Title: Heroes (Fry’s Greek Myths series – Book 2 of 3)
Author: Stephen Fry
Genre: Mythology Retelling
Pages: 352
Rating: 4.5 of 5

This was every bit as good as the first book in the series! This time he focuses more on the human heroes like Heracles, Theseus, and Jason (though the capricious meddlesome gods are still very much in evidence, of course). I would again recommend the audiobook as you get not only Fry’s witty phrasing, but his humorous intonation. As with the first book, Fry keeps the personal interpretation and commentary to a minimum (though I would say Prometheus is his favorite character with repeated emphasis on humans “outgrowing” or superseding the gods). The story stops short of the Trojan War, and I am looking forward to listening to the third (and final?) book in the series that covers those events.

The Talented Mr. Ripley by [Patricia Highsmith]

Titles: The Talented Mr. Ripley and Ripley Under Ground (Ripley series – Books 1 & 2 of 5)
Author: Patricia Highsmith
Genre: Crime Novels
Pages: 288 each
Rating: 3.5 of 5 & 2 of 5

I’m not sure quite what to make of these books. They follow the escapades of our sociopathic protagonist as he pursues the good life through fraud, manipulation, and occasionally murder (but only if it’s absolutely necessary). Pursues might actually be a bit strong of a word because he kind of drifts along taking advantage of opportunities as they happen. The first book was interesting as a character study of a horrible person, but the second one felt like a tired attempt to cash in on past success and had a completely implausible non-ending that seemed like the setup for a sequel. I’ll probably try at least one more book in the series out of morbid curiosity, but I don’t have high expectations.

Artificial Condition: The Murderbot Diaries by [Martha Wells]

Title: Artificial Condition (Murderbot Diaries book 2 of 6?)
Author: Martha Wells
Genre: Sci-Fi
Pages: 160
Rating: 5 of 5

This series continues to impress and entertain. This novella picks up almost immediately after the first one.
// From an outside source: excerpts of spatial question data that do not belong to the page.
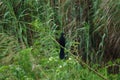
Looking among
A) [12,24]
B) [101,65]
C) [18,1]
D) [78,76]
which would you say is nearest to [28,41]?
[12,24]

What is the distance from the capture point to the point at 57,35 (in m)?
4.23

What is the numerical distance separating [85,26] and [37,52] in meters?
0.79

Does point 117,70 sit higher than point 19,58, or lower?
lower

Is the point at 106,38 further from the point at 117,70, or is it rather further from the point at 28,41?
the point at 28,41

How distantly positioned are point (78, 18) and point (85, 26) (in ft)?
0.76

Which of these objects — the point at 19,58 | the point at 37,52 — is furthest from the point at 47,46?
the point at 19,58

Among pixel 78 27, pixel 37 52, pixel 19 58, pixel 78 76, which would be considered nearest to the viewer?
pixel 78 76

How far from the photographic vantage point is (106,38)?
4.00m

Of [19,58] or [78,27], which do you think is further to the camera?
[78,27]

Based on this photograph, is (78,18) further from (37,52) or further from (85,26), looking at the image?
(37,52)

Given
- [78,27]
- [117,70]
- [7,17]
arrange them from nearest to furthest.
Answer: [117,70] → [78,27] → [7,17]

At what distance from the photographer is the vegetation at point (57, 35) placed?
10.8 ft

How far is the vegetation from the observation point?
10.8 ft

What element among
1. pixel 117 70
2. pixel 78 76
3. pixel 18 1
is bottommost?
pixel 117 70
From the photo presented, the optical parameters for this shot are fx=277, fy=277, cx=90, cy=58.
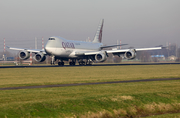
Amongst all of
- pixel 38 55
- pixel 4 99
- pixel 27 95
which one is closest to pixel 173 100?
pixel 27 95

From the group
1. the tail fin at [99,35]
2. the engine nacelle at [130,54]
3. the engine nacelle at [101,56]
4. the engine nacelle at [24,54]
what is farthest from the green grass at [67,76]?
the tail fin at [99,35]

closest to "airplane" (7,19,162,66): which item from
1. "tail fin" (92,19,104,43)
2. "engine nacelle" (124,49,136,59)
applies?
"engine nacelle" (124,49,136,59)

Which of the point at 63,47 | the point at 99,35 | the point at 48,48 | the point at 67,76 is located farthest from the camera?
the point at 99,35

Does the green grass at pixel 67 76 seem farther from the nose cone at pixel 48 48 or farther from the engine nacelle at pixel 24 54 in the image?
the engine nacelle at pixel 24 54

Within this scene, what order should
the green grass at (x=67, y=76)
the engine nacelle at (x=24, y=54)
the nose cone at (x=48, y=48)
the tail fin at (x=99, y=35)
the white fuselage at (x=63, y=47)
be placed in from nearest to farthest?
the green grass at (x=67, y=76), the nose cone at (x=48, y=48), the white fuselage at (x=63, y=47), the engine nacelle at (x=24, y=54), the tail fin at (x=99, y=35)

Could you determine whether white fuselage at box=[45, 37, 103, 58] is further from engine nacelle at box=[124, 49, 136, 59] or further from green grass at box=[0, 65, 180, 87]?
green grass at box=[0, 65, 180, 87]

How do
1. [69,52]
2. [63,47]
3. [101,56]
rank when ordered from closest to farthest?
1. [101,56]
2. [63,47]
3. [69,52]

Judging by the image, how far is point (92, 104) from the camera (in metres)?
18.7

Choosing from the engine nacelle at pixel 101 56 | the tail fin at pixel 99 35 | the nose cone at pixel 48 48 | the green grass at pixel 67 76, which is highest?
the tail fin at pixel 99 35

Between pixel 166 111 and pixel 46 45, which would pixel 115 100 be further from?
pixel 46 45

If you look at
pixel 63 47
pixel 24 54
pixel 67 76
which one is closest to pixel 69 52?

Murderbot (a more-or-less-illegally unfettered AI security cyborg) takes its first independent contract while trying to understand its past, pass for an augmented human, navigate awkward interactions with actual humans, and watch some of its vast store of downloaded entertainment programs. A shipbound AI (ART) provides a lot of help (and entertainment value) throughout the book, and hopefully will put in encore appearances later in the series. I’m definitely looking forward to continuing this series.